The Student News Site of Loyola University Maryland

The Greyhound

The Greyhound

The Greyhound

Freddie Gray case continues to spark protests, discussion in Baltimore

Freddie Gray case continues to spark protests, discussion in Baltimore

After a week of demonstrations, the largest protest yet over the death of 25-year-old Baltimore resident Freddie Gray occurred Saturday as crowds marched from the site of Gray’s death to Baltimore’s tourist-heavy Inner Harbor. An estimated 1,000 people engaged in the peaceful protest until the situation turned violent outside of famed baseball stadium Camden Yards around 6:30 p.m. Saturday night, prior to the start of the  Orioles home game against the Boston Red Sox.

Protestors were angered after police officials admitted on Friday, April 24 that Gray should have received medical care earlier and that he was not wearing a seat belt in the police van, which made three stops before an ambulance was called. Gray suffered a severe spinal injury at some point during his time in police custody and died a week later.

Several Loyola students attended the protests Saturday night and witnessed first-hand the shift from peaceful to violent. Terence Jones, ’16, stated that when he arrived to the protest at city hall around 5 p.m. there was “no tension, no aggression, and no violence; it was simply a gathering of passionate people seeking out justice.”

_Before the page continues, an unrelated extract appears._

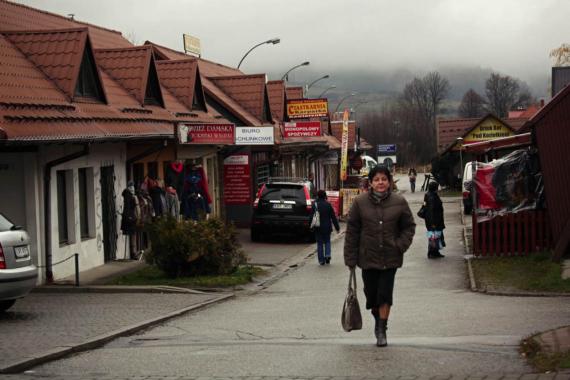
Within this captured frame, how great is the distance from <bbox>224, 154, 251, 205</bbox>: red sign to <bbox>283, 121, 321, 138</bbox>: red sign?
5158 mm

The main message that Jones took away during the time he attended the protest was a peaceful one.  “What I heard from the family and friends of Mr. Gray was that they wanted to unite Baltimore, they wanted to come together and use the power of the people to bring about answers as well as Justice for Freddie,” said Jones.

Jones explained that this solidarity lasted until the escalation at Camden Yards, where protestors were met with a large number of police officers. “It was my understanding that people who were not from Baltimore were throwing things at the police which then sparked conflict with the protesters from Baltimore who wanted to keep things peaceful and once there was a divide between the protestors that is when things went downhill.” A small group of demonstrators then turned violent, and Mayor Stephanie Rawlings-Blake echoed the sentiment that it was believed a number of “outside agitators” changed the tone of the protests.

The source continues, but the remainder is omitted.